4

I have the following entities:

@Entity
@Table(name = "place_revision")
public class PoiRevision {
    @OneToMany(mappedBy = "pk.revision", cascade = {CascadeType.ALL})
    private Collection<PoiRevisionCategory> categoryMapping;
    // ...
}

@Entity
@Table(name = "place_revision__category")
@AssociationOverrides({
    @AssociationOverride(name = "pk.revision",
        joinColumns = @JoinColumn(name = "place_revision_id")),
    @AssociationOverride(name = "pk.category",
        joinColumns = @JoinColumn(name = "category_id"))
})
public class PoiRevisionCategory {
    @EmbeddedId
    private PoiRevisionCategoryId pk = new PoiRevisionCategoryId();
    // ...
}

@Embeddable
public class PoiRevisionCategoryId implements Serializable {
    @ManyToOne
    private PoiRevision revision;
    @ManyToOne
    private Category category;
    // ...
}

@Entity
@Table(name = "category")

Material provided:
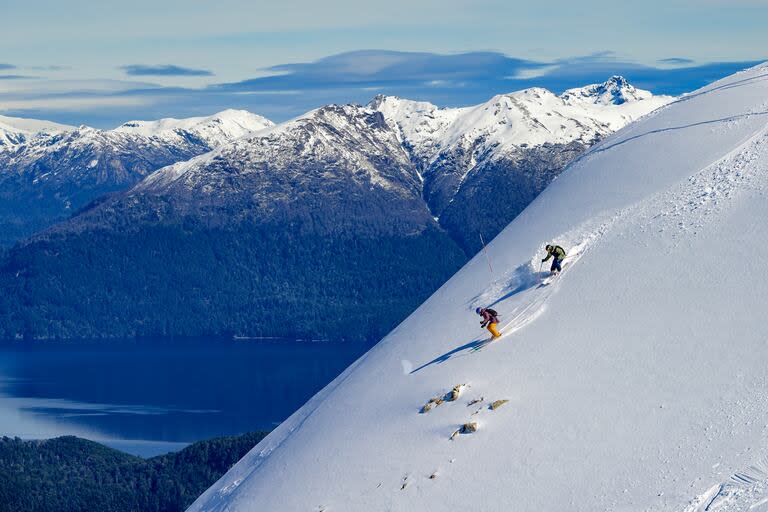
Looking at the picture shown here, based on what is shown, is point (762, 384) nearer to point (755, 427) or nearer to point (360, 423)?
Result: point (755, 427)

What to work on:
Answer these questions from the entity mapping post:
1. Which table name is given for the PoiRevision class?
2. What join column name is set for the association override named "pk.category"?
3. What is the type of the field marked @EmbeddedId in PoiRevisionCategory?
The data is not needed for this.

Task solution:
1. place_revision
2. category_id
3. PoiRevisionCategoryId